>>513997059
>why in the fuck is it like this?
It's simply an inevitable consequence of the reality of class conflict and the unique weaknesses of the American system of government. There's no one reason, but all the reasons are also all essentially the same thing.
For example, the US senate gives disproportionate representation to rural interests because every state gets 2 seats, so California (60,000,000 people) has the same number of votes as Wyoming (500,000 people). This is a structural feature that already pushes US legislation in a non-democratic direction.
Then there are non-structural factors, like the filibuster. In the US senate you can use 'the filibuster' to block legislation unless it has 2/3rds support. Because no party ever wins 2/3rds of the senate, what this means is that the people who lose the election can block the winners from passing any laws at all. So even if the vast majority of Americans want public healthcare, and they win 60% of the seats in parliament, they still cannot pass a law enabling it, which is obviously anti-democratic.
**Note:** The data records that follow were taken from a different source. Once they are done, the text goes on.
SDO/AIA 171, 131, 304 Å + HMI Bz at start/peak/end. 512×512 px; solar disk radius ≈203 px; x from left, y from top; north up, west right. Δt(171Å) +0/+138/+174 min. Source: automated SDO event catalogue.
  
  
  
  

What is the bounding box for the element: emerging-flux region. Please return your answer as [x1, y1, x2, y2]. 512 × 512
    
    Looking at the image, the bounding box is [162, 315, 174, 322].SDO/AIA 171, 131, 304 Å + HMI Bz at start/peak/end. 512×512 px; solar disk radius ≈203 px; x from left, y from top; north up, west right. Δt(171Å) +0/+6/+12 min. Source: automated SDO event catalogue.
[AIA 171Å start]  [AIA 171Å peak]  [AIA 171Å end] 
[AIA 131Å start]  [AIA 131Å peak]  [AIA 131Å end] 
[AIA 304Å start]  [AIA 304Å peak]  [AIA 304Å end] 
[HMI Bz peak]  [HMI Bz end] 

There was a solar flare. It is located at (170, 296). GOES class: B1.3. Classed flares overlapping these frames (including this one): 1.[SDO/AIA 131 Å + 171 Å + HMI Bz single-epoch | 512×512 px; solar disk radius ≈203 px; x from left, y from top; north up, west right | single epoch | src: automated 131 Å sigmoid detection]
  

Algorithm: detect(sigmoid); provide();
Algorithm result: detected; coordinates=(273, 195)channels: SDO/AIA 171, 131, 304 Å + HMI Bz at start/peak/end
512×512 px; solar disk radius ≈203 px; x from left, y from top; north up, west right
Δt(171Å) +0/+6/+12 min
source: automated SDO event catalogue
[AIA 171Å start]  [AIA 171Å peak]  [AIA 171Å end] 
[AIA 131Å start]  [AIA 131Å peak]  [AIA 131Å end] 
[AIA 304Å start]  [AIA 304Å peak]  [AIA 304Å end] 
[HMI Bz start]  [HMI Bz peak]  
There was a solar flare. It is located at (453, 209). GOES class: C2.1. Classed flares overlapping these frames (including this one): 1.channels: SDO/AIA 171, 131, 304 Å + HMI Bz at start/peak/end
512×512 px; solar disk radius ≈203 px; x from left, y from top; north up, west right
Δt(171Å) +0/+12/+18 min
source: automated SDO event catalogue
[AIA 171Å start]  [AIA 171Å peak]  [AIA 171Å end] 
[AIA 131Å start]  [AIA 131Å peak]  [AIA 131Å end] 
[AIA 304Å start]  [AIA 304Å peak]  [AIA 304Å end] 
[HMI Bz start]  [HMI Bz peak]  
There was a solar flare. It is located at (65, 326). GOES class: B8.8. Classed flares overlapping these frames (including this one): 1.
Additionally, the US bill of rights puts legislative power in the hands of unelected judges. If you pass a law for universal healthcare I can appeal that law to the Supreme Court and they can rule that it violates my right to privacy or whatever and strike it down. This is another anti-democratic feature.
Individually, you can make arguments for why all of these things are good and necessary and so on. But taken collectively they result in a system that is completely unresponsive to what voters want. In America you can win the election, control Congress, control the Senate, control the Presidency, and still be unable to pass a single law.
And that's the main reason in my opinion why voters in America don't get what they want.